Settanta castelli delle più diverse epoche e con le più varie caratteristiche. Rovine illustri e cariche di suggestioni che connotano la terra irpina e contribuiscono al suo fascino.
E anche Avellino ha il suo castello, ridotto a poche mura, che tuttavia hanno tante storie e tanta storia da raccontare. E, infatti, è da tempo che si sta portando avanti un delicato e complicato restauro ricostruttivo, nell’intento di recuperare il possibile di un prezioso luogo della memoria per la città. Di quella condivide la difficile ricostruzione delle origini, anche dal punto di vista cronologico, per l’oscurità che ancora avvolge la fondazione della nuova Abellinum rispetto a quella originaria, dove sorge oggi Atripalda.
Ha una particolarità unica in Irpinia, e non solo, il castello di Avellino. Non sorge su un’altura, in una posizione strategica capace di offrire un’ampia visione a 360 gradi sul territorio circostante, ma nella parte più bassa, perfino infossata, della città, tra il fiume Fenestrelle e il Rio San Francesco oggi tombato. Una collocazione forse obbligata, che alcuni storici hanno interpretato come la prova che il castello sarebbe stato costruito per difendere l’insediamento già presente allora sulla collina “Terra”. Il Castello risalirebbe comunque al periodo longobardo, probabilmente al VI secolo, ma altri storici pospongono la costruzione all’VIII e anche al X secolo. Oltre che struttura militare, fu fin dall’inizio anche la residenza dei gastaldi e dei feudatari della città.
Il 27 settembre 1130 l’antipapa Anacleto II incoronò Ruggiero il Normanno re di Puglia e di Sicilia. Contrari a questa investitura, il papa Innocenzo II e l’imperatorio Lotario rimasero per un mese nel castello per venire a capo della questione, finché non riuscirono a privare Ruggiero del titolo sulla Puglia per trasferirlo a Rainulfo, l’allora conte di Avellino. In risposta, Ruggiero attaccò il castello nel 1137, mettendolo letteralmente a ferro e fuoco.
La fortezza accolse alcuni imperatori, come Lotario I e Enrico VI, e vari sovrani angioini e aragonesi. Nel 1436, Alfonso I d’Aragona la cinse d’assedio, ma poi provvide anche a rinnovarla. Un momento di vero splendore arrivò quando Maria de Cardona ereditò il feudo nel 1513. Donna bella, ricca e molto colta, la contessa diede grande impulso alle attività commerciali ed economiche della città, che in quel periodo conobbe un notevole incremento demografico. E non trascurò di abbellire il castello, dove aveva la sua residenza. E dove ospitava il fior fiore della cultura del suo tempo. Si incontravano nel castello personalità come Bernardo Tasso, Luigi Tansillo, Garcilaso de la Vega, Gutierrez de Cetina.

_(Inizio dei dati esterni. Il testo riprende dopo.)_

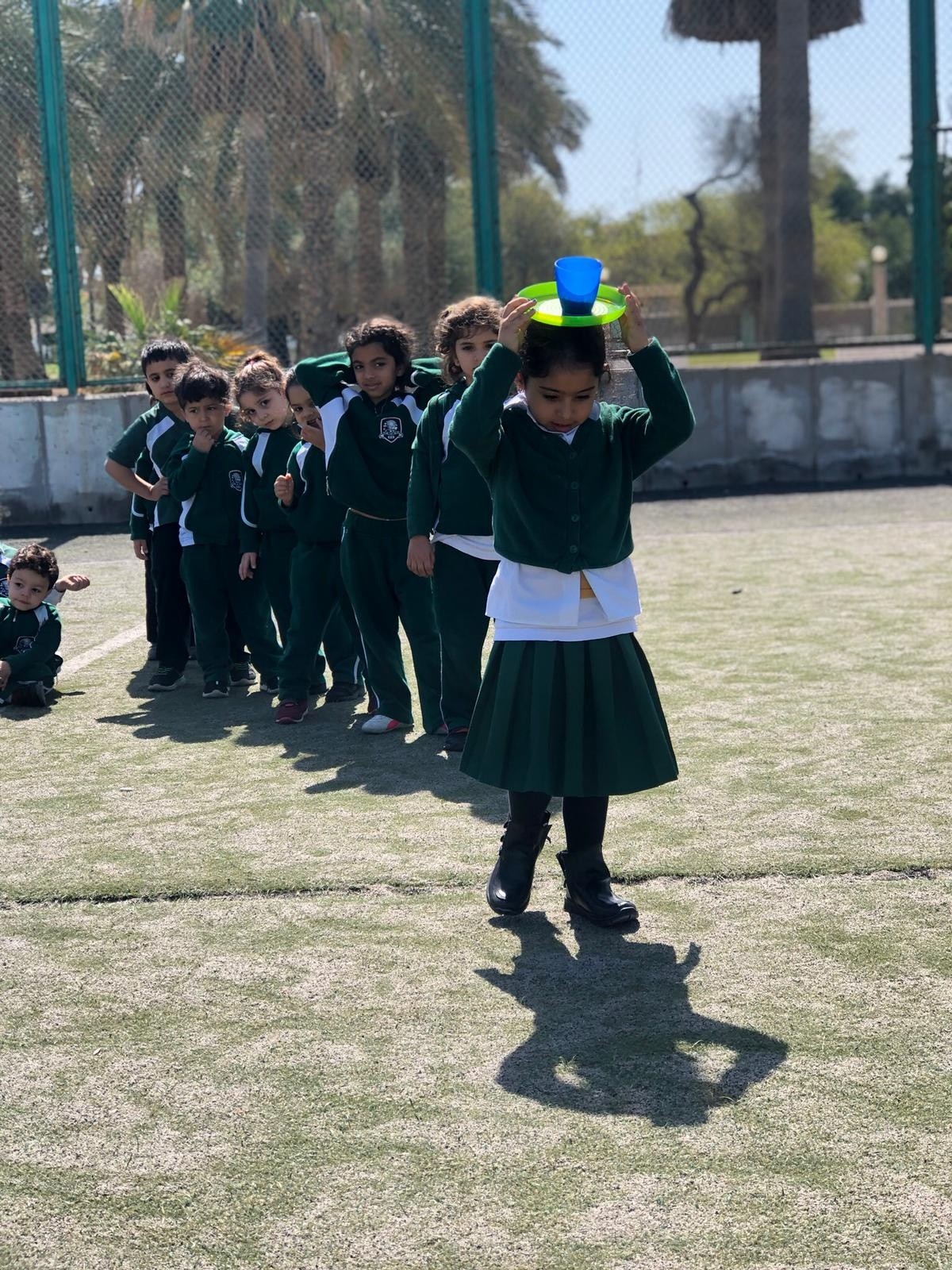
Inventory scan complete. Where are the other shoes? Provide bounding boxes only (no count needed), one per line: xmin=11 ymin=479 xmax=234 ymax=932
xmin=445 ymin=732 xmax=468 ymax=751
xmin=325 ymin=682 xmax=367 ymax=702
xmin=275 ymin=698 xmax=308 ymax=724
xmin=229 ymin=661 xmax=258 ymax=686
xmin=147 ymin=666 xmax=185 ymax=691
xmin=202 ymin=680 xmax=228 ymax=698
xmin=11 ymin=683 xmax=47 ymax=707
xmin=259 ymin=674 xmax=280 ymax=694
xmin=362 ymin=715 xmax=413 ymax=735
xmin=435 ymin=723 xmax=447 ymax=735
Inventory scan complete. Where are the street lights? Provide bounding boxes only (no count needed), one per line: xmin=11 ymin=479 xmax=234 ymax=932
xmin=870 ymin=245 xmax=890 ymax=337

Nel Seicento, abbattute le torri e le merlature e modificata la struttura tipicamente militare, il castello fu adattato alla sua ormai prevalente funzione residenziale. I nuovi feudatari di Avellino, i principi Caracciolo, vi fissarono la loro residenza e nel 1615, Camillo Caracciolo utilizzò un terreno attiguo per farne un magnifico giardino ricco di piante, con un piccolo lago. Sotto Marino II Caracciolo, dal 1617 al 1630, Avellino conobbe il suo periodo d’oro, ma il castello, in evidente decadenza e considerato non più all’altezza della residenza di famiglia, fu abbandonato a favore del nuovo Palazzo Caracciolo. Da quel momento cominciò l’inesorabile degrado. Fu poi demolito a inizio Settecento, durante la guerra di successione spagnola. Perciò il terremoto del 1980 non provocò danni alla struttura, che era già diruta. Ma le mura rimaste in piedi hanno ispirato da allora vari progetti e interventi, ancora in corso, per la ricostruzione.
Nel 1620, il principe Marino II Caracciolo vi aveva fondato l’Accademia dei Dogliosi, di cui hanno fatto parte illustri letterati come Giovan Battista Basile. L’antica accademia ancora esiste e si occupa di eventi culturali, di pubblicazioni artistiche e di restauri.